Question: We want to introduce some innovative incentive schemes in to our outbound call centre – something a little different to awarding High Street Gift Vouchers or 50 in cash to staff with the highest number of sales in any given month. Can you recommend any ideas?
Courtesy of Karl Holweger, chief executive at Pell & Bales
Unfortunately you are asking the wrong person. What you should be doing is asking your employees because no two sales teams are the same.The first company that I worked for awarded employees with a branded company pen. While the acknowledgement for hard work was appreciated, the award was somewhat lagging and certainly didn’t inspire the majority of the team to roll their shirtsleeves up.Do not be afraid to ask questions. Have employees lost faith in the system? Are they actually financially motivated? Do they feel undervalued by the value of the reward? What would they like to receive in place of the High Street Voucher – a duvet day, theatre tickets, paintballing, or a donation to their charity of choice? How about introducing a Nectar-style points scheme?
Ultimately, does the current system encourage teamwork and improve call centre performance?
The key to a successful incentive scheme is introducing flexibility that allows you to modify goals on a monthly or quarterly basis. This motivates staff more effectively as annual bonuses can seem far too distant to some employees. Flexibility also provides the ability to create project-orientated goals around product launches, seasonal promotions or industry events.
While it is important to reward individuals for hard work, it is also important to reward the call centre with a corporate goal. This promotes teamwork, keeps everyone pulling in the same direction and rewards those employees who may be new to the job, still learning the ropes, or on the call centre periphery.
Courtesy of Tracy Newton-Blows, group HR director at Merchants Group
I am always wary of cash incentive schemes as they tend to reward throughput at the expense of the quality of the interaction. These days, the quality of the customer’s experience is every bit as important a measurement as ‘handling times’ and ‘contacts per hour’, as it drives longer-term customer engagement and retention.
My advice to anyone who wanted to incentivise outbound contact centre activity would be to first map out what behaviours are important in the task at hand. Outbound activity is at its best in working environments that promote behaviours relating to strong teamwork, individual resilience and self-motivation, and a personal drive to achieve results. Persuasiveness and energy are often forgotten; they are invariably important too.
I favour comprehensive, but simple, reward and recognition systems that provide encouragement to the individual and the team, and which help to provide a return on the investment. These typically recognise both quality and throughput, providing learning and development rewards that, in turn, drive even greater quality and throughput.
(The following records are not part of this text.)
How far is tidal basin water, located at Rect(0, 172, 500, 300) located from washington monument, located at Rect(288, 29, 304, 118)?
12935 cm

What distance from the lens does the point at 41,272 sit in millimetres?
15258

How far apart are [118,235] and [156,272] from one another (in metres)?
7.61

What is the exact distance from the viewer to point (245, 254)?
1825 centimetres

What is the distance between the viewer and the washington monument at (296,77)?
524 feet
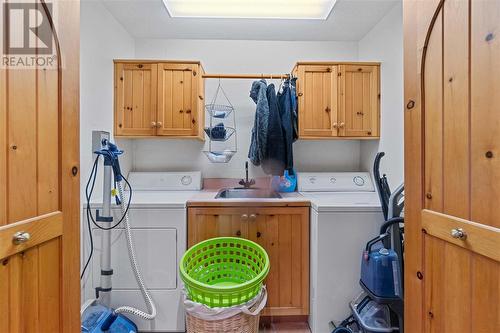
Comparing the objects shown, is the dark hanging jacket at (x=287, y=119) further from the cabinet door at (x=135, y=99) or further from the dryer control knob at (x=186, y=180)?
the cabinet door at (x=135, y=99)

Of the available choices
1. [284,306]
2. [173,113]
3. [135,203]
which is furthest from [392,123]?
[135,203]

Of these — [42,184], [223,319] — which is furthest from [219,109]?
[42,184]

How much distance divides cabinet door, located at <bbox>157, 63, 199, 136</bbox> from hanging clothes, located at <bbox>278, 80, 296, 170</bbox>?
2.44 ft

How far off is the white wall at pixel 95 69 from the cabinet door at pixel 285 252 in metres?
1.26

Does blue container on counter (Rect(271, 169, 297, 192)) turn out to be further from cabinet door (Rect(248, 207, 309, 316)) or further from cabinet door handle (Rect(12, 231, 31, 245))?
cabinet door handle (Rect(12, 231, 31, 245))

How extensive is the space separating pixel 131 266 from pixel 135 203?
0.42 m

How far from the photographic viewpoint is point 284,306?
1830mm

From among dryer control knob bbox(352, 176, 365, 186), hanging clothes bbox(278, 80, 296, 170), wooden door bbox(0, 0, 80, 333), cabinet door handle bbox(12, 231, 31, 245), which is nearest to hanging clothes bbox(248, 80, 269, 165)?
hanging clothes bbox(278, 80, 296, 170)

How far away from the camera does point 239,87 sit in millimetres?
2561

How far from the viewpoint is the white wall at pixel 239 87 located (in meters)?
2.53

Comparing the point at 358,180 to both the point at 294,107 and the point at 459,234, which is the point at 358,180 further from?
the point at 459,234

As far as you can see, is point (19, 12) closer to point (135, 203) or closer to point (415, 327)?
point (135, 203)

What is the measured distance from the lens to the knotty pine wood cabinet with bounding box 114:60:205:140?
2.18 metres

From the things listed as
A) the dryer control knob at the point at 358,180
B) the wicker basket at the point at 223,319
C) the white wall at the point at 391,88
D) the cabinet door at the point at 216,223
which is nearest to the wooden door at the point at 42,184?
the wicker basket at the point at 223,319
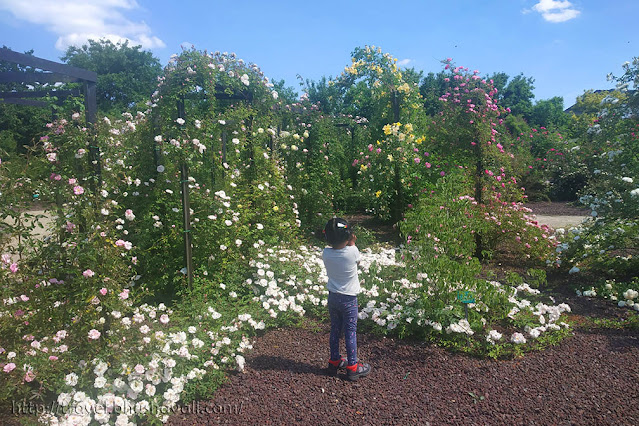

I think it’s worth mentioning that even comprehensive systems need to be kept alive and fresh, especially where high energy and inter-team competition is a requirement of the contact centre. In these circumstances, I favour augmenting the above with games that encourage open and friendly rivalry. These can be changed frequently, from ‘Snakes and Ladders’ to ‘Monopoly’ and so on, on a regular basis. Spontaneous prizes for individual excellence are also key, and often prizes such as lunch with the chief executive are harder fought for than a bottle of wine or voucher.
One the best events we ever organised was a Wacky Races day. We launched the event about four weeks prior to booking a track at a local go-kart centre. High scores for quality assurance and customer experience gave our teams time advantages or shortcuts on the track. Penalty points were accrued for absenteeism and lower-end achievement. Poor quality meant an extra pit-stop for the offending team. The prize was simply dinner on the company and a winners’ cup. It was a great day out, the team built up stronger ties with one another, and we gained four weeks of very cost-effective incentive.